KOERS bevat uitgangspunten voor goed opleiden in de sociale geneeskunde en een kwaliteitssysteem waarmee het sociaal- geneeskundige veld gestructureerd zicht krijgt op de kwaliteit van de opleidingen in de sociale geneeskunde en die ook kan verbeteren. Wetenschappelijke verenigingen en opleidingsinrichtingen, maar ook opleidingsinstituten krijgen ten aanzien van de kwaliteit van de opleidingen een nadrukkelijke rol.
Uitgegaan is van een gelaagde vorm van toezicht.

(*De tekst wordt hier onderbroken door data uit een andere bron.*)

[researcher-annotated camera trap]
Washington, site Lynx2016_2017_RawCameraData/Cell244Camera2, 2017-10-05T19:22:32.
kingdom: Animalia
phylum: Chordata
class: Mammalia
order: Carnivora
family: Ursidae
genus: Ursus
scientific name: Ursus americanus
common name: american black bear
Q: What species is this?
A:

Daarin zorgt het veld zelf voor de interne kwaliteitsbevordering en -borging (continu en cyclisch, bijvoorbeeld door middel van interne audits) en is er extern toezicht door de RGS. Mits het interne toezicht transparant en cyclisch wordt uitgevoerd, kan het toezicht van de RGS via de vijfjaarlijkse erkenning meer op afstand en aan de hand van minder gedetailleerde eisen worden uitgevoerd.
Het systeem van intern toezicht omvat een jaarlijkse kwaliteitsevaluatie met alle actoren, namelijk aios, opleider, opleidingsinrichting, opleidingsinstituut en wetenschappelijke vereniging.
Daarbij wordt de kwaliteit van de opleiding zowel inhoudelijk als organisatorisch geëvalueerd, door elk van de actoren van de opleiding en met input van de wetenschappelijke verenigingen. Resultaten van andere evaluaties kunnen daarbij worden betrokken.
De zelfevaluatie vindt plaats aan de hand van het Kwaliteitskader dat kwaliteitsaspecten beschrijft.
Het Kwaliteitskader, behorende bij KOERS, is door de stuurgroep vastgesteld op 14 oktober 2015 en in 2022 geactualiseerd. Het Kwaliteitskader is onderdeel van de nieuwe erkenningensystematiek die is vastgelegd in het Kaderbesluit CGS.